Background Despite the interest in validating ultrasound (US) as an outcome measure in rheumatology, progress has been achieved only in defining the pathological US abnormalities associated with rheumatoid arthritis (RA). A recent review of US studies in osteoarthritis (OA) showed very limited data about hand OA (1). Patients with OA have been previously described as having synovial thickening (SH), erosions, osteophytes and rarely positive Power Doppler (PD) signal on US examination (2). These findings suggest a possible overlap between US features of hand OA and RA.
Objectives This study aimed to investigate the usefulness of a standardised US examination protocol for hand joints in differentiating subclinical RA from OA, in patients with equivocal clinical examination. In addition, we explored which simplified hand US scores perform better for every disease taken separately.
Methods A retrospective, observational study was conducted in patients with inflammatory hand joint pains referred to the US clinic with suspected subclinical inflammation. We compared patients with established RA (n=224) and hand OA (n=73), with respect of several demographic, clinical, laboratory and US parameters. We used a 22 hand joint US examination protocol (wrists, metacarpophalangeal and proximal interphalangeal joints bilaterally - OMERACT scoring system) for all patients, and compared it with a range of smaller, pre-defined US joint scores.
Results Significant statistical differences were found for age at the time of scan, US parameters and clinical examination between the two groups. Subclinical joint inflammation in the context of equivocal clinical examination was found in 9.6% OA patients compared to 46.4% in RA (p<0.05). The comparison between several joint scores in OA patients suggested that for detecting subclinical inflammation, multiple finger joints should be examined (20 joint score, comprising MCPs and PIPs was significantly more informative than the 12, 10 and 4 joint scores, (p<0.05)), whereas in RA, the 4 joint scores (assessing wrists and MCP 5 or MCP 2 and 3 bilaterally) detected inflammation just as well as the 22 joint score (p<0.05).
Conclusions Our study findings reflected differences between the incidence and characteristics of subclinical inflammation in patients with RA and OA. The attractiveness of using US scores assessing a smaller number of joints may pose limitations, despite being of benefit in a time-constrained clinical setting.
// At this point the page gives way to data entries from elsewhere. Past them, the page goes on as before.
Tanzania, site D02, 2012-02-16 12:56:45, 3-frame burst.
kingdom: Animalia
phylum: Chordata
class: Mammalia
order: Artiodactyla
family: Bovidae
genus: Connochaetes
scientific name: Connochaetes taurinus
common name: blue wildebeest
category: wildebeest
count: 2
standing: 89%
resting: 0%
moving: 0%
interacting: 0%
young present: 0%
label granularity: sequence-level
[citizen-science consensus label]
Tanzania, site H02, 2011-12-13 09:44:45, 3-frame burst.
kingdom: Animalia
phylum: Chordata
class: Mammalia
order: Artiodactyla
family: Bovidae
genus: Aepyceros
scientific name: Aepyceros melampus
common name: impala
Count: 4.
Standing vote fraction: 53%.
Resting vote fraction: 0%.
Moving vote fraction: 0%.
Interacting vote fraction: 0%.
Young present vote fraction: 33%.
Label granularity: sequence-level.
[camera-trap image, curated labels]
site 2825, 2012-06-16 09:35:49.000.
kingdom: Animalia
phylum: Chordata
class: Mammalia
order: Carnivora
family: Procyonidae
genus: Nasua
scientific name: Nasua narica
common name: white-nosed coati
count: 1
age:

Our study assessed comparatively the utility of several US hand scores, however, further research is need to validate their use in practice.
Keen HI, Wakefield RJ, Conaghan PG. A systematic review of ultrasonography in osteoarthritis. Annals of the rheumatic diseases. 2009;68(5):611–9.
Vlychou M, Koutroumpas A, Malizos K, Sakkas LI. Ultrasonographic evidence of inflammation is frequent in hands of patients with erosive osteoarthritis. Osteoarthritis and cartilage/OARS, Osteoarthritis Research Society. 2009;17(10):1283–7.